Si les cent premiers jours de M. Obama à la présidence des USA sont une rupture ils ne le sont que par rapport à la politique de la précédente administration mais certainement pas par rapport à la politique traditionnelle des USA depuis la fin de la deuxième guerre mondiale, et encore moins par rapport aux programmes du parti Démocrate traditionnel. En politique extérieure le désir de maintenir la prédominance de son pays dans les affaires du monde reste bien ancré et le Président Obama travaille à le maintenir autant qu’il le peut et que la situation le permet, tout en retrouvant des formes plus propres à la faire accepter par les autres pays. En politique intérieure le Président a repris les programmes écologiques et du « Welfare State » que le parti Démocrate a déjà proposé depuis des années par l’intermédiaire de ses candidats aux présidentielles. Sur le plan économique la politique d’Obama ne diffère pour le moment en rien de la politique économique de n’importe quelle administration depuis Reagan, et s’il lui arrivait de placer les banques sous « receivership » il ne ferait rien de plus que FDR n’avait fait avant lui.
Nous ne voyons donc pour le moment aucune trace d’une amorce de changement radical ou que ce soit, ni sur le plan extérieure ni sur le plan interieure, et nous ne pensons pas qu’il y en aura car cela impliquerait une mutation complète de la perception de la situation des USA non seulement de la part du Président lui-même mais aussi de ses conseillers et du parti Démocrate.
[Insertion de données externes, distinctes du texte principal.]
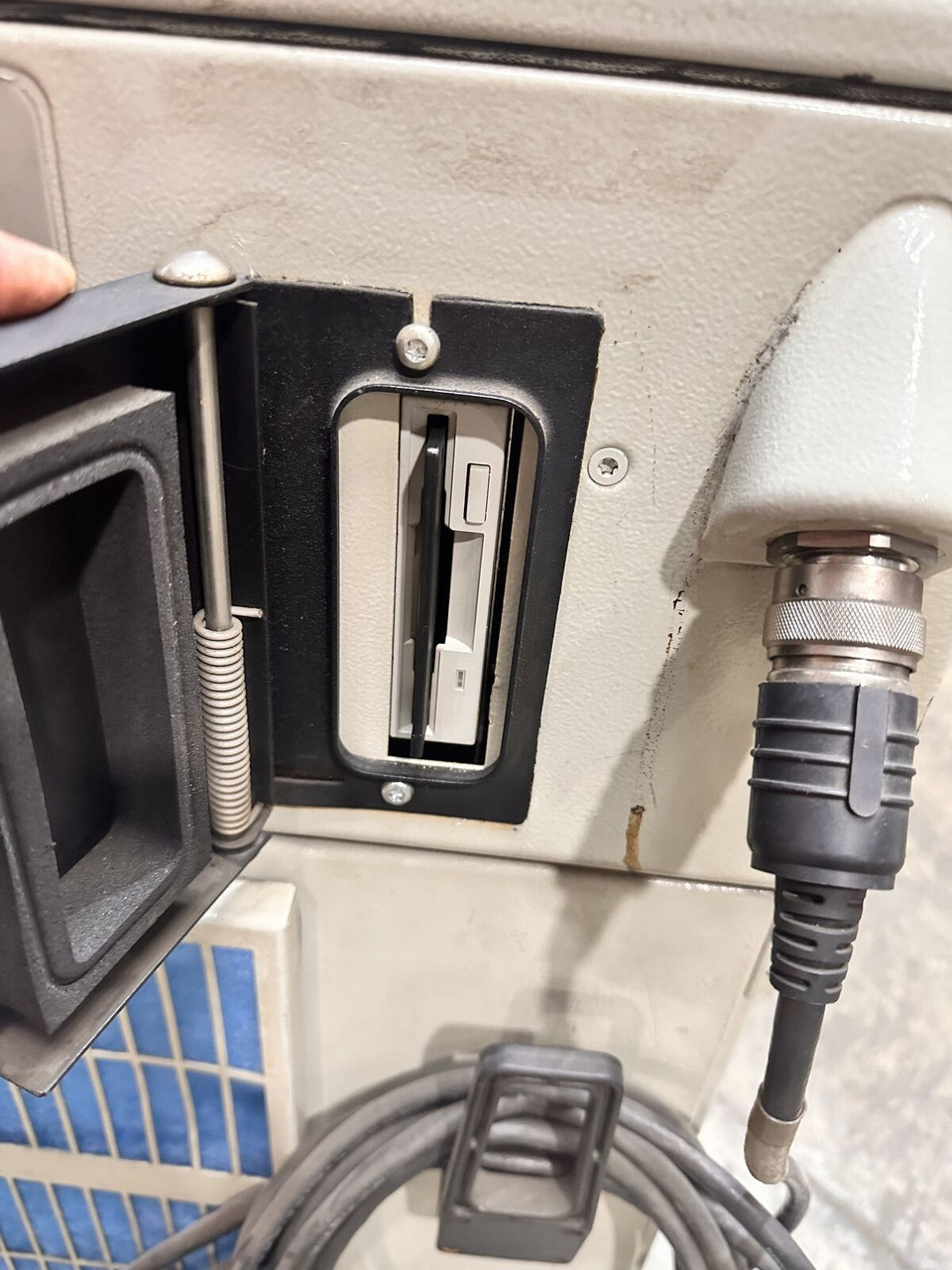 ABB IRB6400 - 2.4m Robot 150Kg Payload, S4C M97A Control System Teach Pendant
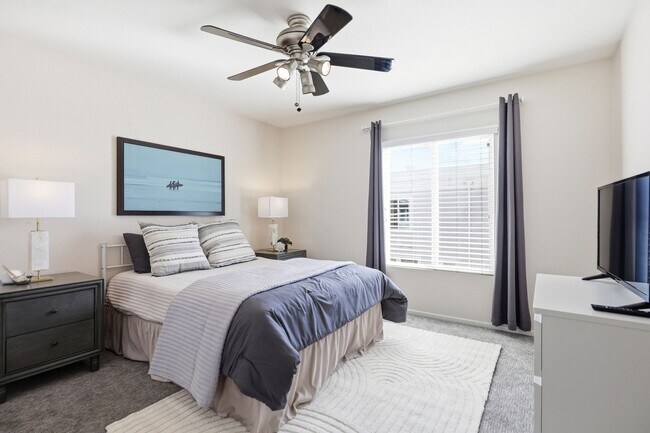 Building Photo - Point Loma, "The Bay" 2 bed 2 Bath Townhome now available! Amazing amenities, don't miss out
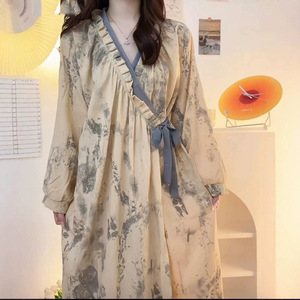 Camisón Largo Informal de Satén con Estampado Floral Tie-Dye, <span class=keywords><strong>Ropa</strong></span> de Dormir para Primavera y Otoño, Estilo Informal para el Hogar, con Botones, Largo hasta el Suelo, Natural - Product Image 5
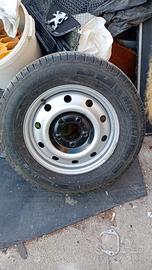 Per Fiat Ducato ruota completa nuova  Michelin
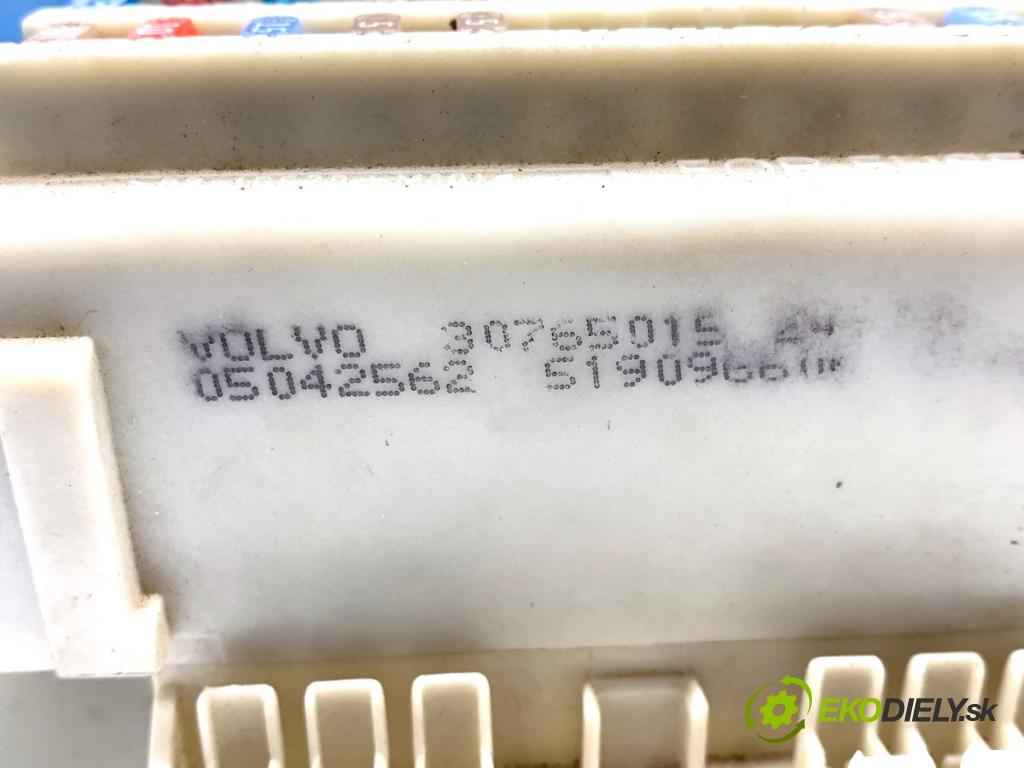 VOLVO V50 Kombi 2006 100 kW 2.0 D 1998 modul BSI 30765015 (Pojistková skříňka)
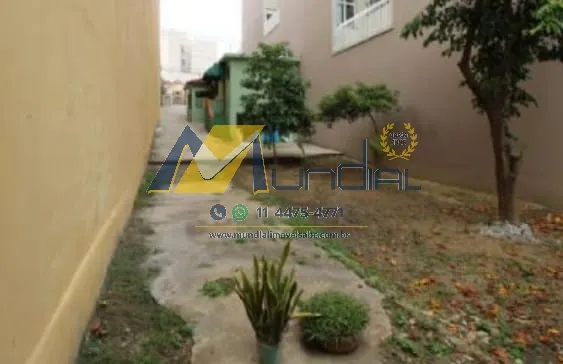 Imagem Terreno com área de 636m². Com um escritório.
Car seul M. Obama ne pourrait rien faire. De plus jusqu’à aujourd’hui rien dans l’attitude du Président n’a pu laisser transparaitre une velléité quelconque ni même une capacité de changement radicale allant à l’encontre du système actuellement en place.
C’est pourquoi les cent jours de M. Obama à la Maison Blanche laissent craindre que le Président des USA persévère dans sa politique actuelle jusqu’à ce que la crise ne ramène tout le monde sur terre. A ce moment là, dans la morne plaine de Waterloo nous attendrons Grouchy vainement.
Mais pour le moment tout le monde est content à Cochon sur Terre, le meilleur des mondes.